### About this task
Give back every record word for word, but keep the pictures out.
-=-=-=-=-
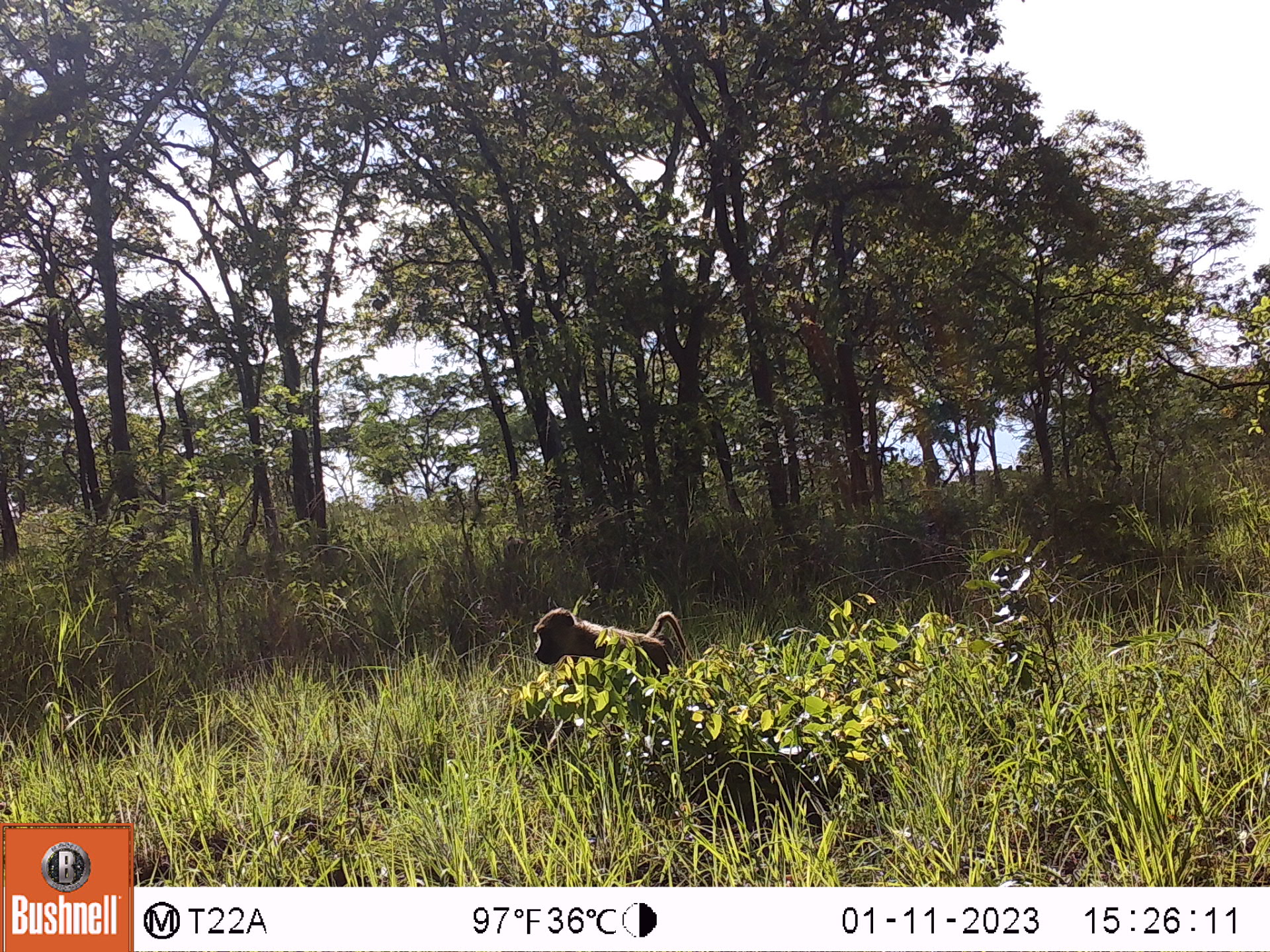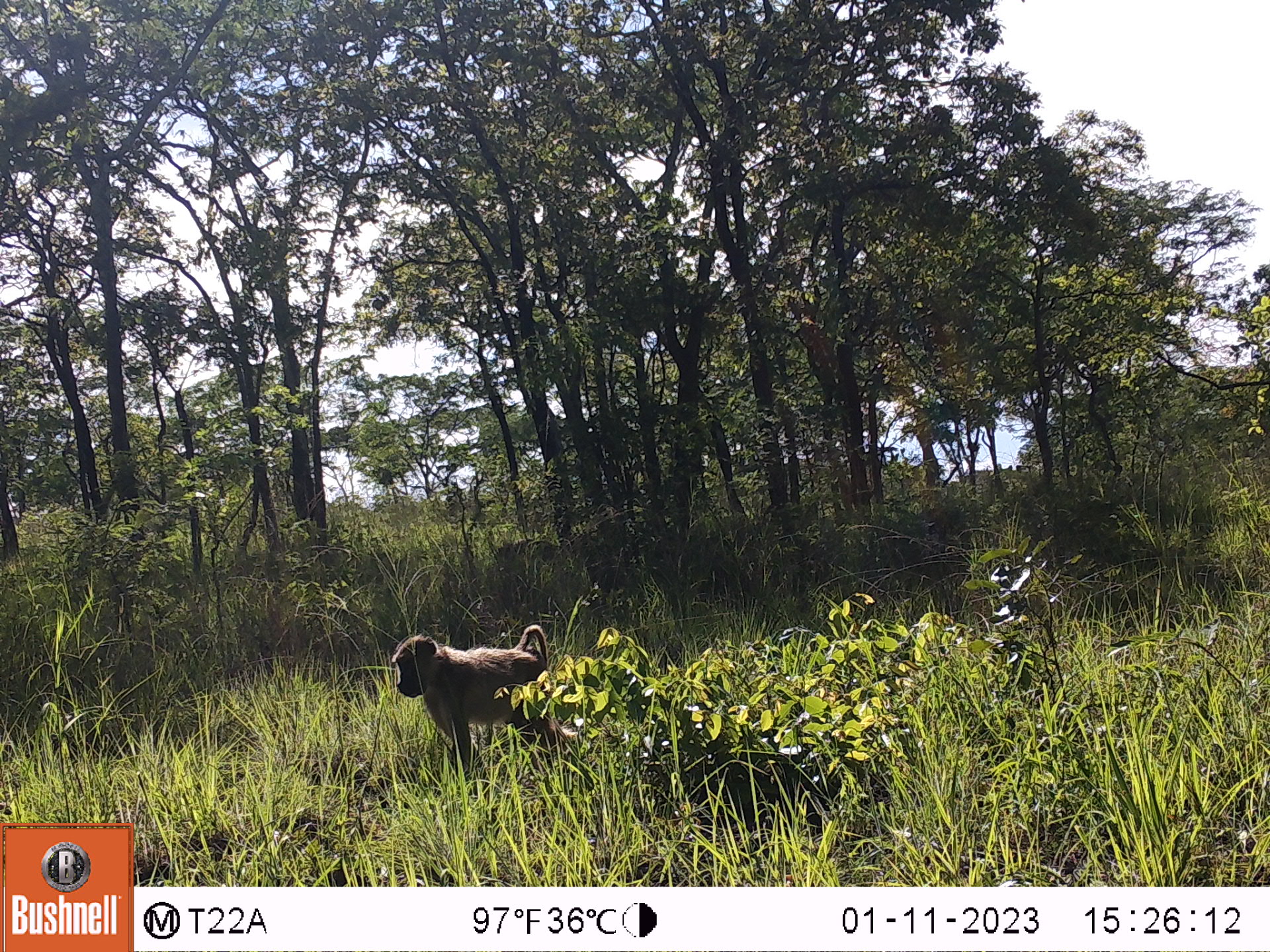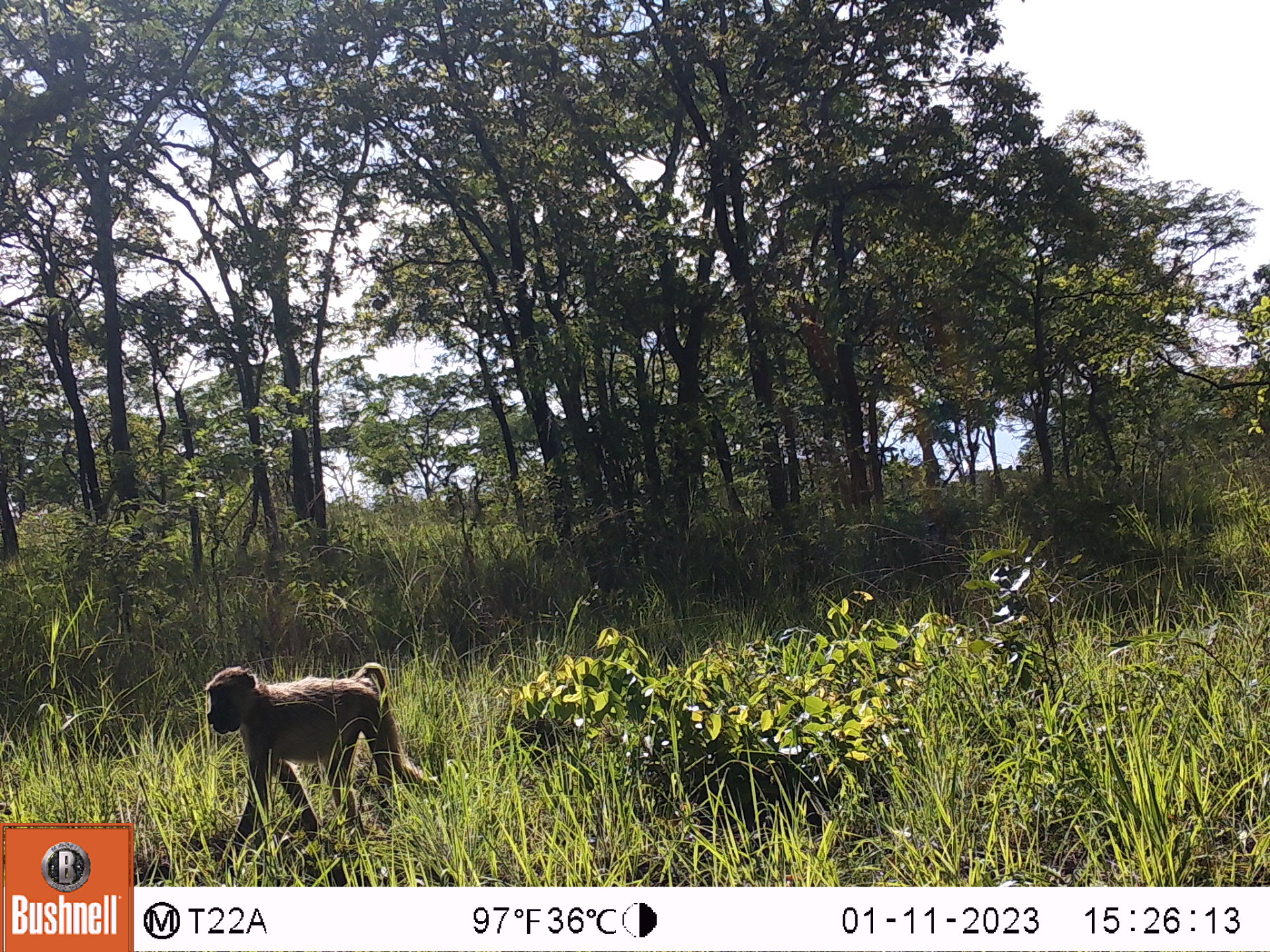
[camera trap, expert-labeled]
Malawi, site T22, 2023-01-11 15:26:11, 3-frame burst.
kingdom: Animalia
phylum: Chordata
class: Mammalia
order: Primates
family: Cercopithecidae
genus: Papio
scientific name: Papio cynocephalus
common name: yellow baboon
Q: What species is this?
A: Yellow baboon (Papio cynocephalus).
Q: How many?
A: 1.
-=-=-=-=-
### Solution for this exercise
[camera trap, expert-labeled]
Malawi, site T22, 2023-01-11 15:26:11, 3-frame burst.
kingdom: Animalia
phylum: Chordata
class: Mammalia
order: Primates
family: Cercopithecidae
genus: Papio
scientific name: Papio cynocephalus
common name: yellow baboon
Q: What species is this?
A: Yellow baboon (Papio cynocephalus).
Q: How many?
A: 1.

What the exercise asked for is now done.